A ironia é que este carro foi concebido porque um ditador doente e megalómano (como todos, de resto...) quiseram fazer dele a obra e símbolo de um regime. E encontrou outro génio, este mais pacífico felizmente, que respirava mecânica, um genuíno autodidacta que aprendia fazendo e inventado, deixando um legado que ainda hoje perdura. Esse homem foi Ferdinand Porsche, que como Henry Ford acreditava na produção de carros em massa e, já na altura, na democratização do uso do automóvel.
Mas adiante…
Hitler pediu a Porsche um carro barato e fiável, fácil de construir e de manter. O objectivo era demonstrar a capacidade de uma Alemanha em recuperação económica pós primeira guerra, gerar empregos e proporcionar meio de transporte aos alemães menos abonados, e, naturalmente, fazer era fazer dele objecto de propaganda do regime.
Para Porsche não foi difícil obedecer aos requisitos técnicos exigidos — afinal até já tinha concebido antes protótipos que correspondiam ao desejado —, mais difícil foi conseguir que o modelo fosse vendido pelos tais 1000 marcos que o ditador impunha.
E não tarda estou a contar a história do carro…

Só para dizer que este foi um carro nascido em plena preparação para o maior conflito bélico que o mundo assistiu. Ironicamente nenhum alemão a que se destinava, beneficiou dele durante o regime nazi. As poucas versões civis foram destinadas a membros do partido ou oficiais do exército, a paradas do governo. A produção, durante os anos do conflito, foi orientada para viaturas militares, os pequenos anfíbios e jipes que tantas dores de cabeça provocaram às tropas aliadas que combatiam Rommel no norte de África.

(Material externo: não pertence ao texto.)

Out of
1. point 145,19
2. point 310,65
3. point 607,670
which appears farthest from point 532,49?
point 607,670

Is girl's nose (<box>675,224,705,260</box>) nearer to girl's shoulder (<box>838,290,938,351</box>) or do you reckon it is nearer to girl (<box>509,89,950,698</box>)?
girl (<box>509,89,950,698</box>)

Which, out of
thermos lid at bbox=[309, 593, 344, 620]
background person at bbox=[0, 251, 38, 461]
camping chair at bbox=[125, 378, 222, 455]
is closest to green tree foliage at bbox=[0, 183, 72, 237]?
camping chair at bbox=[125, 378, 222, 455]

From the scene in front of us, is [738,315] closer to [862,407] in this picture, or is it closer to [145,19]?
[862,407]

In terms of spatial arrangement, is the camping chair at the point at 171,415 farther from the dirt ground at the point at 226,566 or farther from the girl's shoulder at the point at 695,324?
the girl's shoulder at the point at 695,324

O VW nasceu durante a guerra, serviu na guerra e para a guerra e, ironia do destino, acabaria por se transformar num dos símbolos da geração pacifista dos anos 60/70, os hippies. Como Hitler um dia desejou, serviu para o povo, o alemão (ajudando decisivamente o País a recuperar economicamente da 2.ª Grande Guerra e transformar-se na potência que é hoje) e para o povo de todo o mundo, os menos abonados que o compravam em segunda, terceira e não sei quantas mãos, como primeiro carro, como carro de família, como viatura de trabalho, para as corridas, para o lazer. O VW esteve, e continua a estar em todas.
Transformou-se num carro de culto, amado, odiado, desejado, invejado, surpreendente nas suas múltiplas versatilidades. Está presente em todo o mundo, fez todas as rotas, mesmo as mais difíceis e exigentes do ponto de vista mecânico e, durante muitos anos, foi a sua base mecânica que serviu à VW e a muitos outros carroçadores, para construir novos modelos.
Este é o meu modesto contributo ao carro mais construído de sempre. O carro que um dia ainda hei-de ter!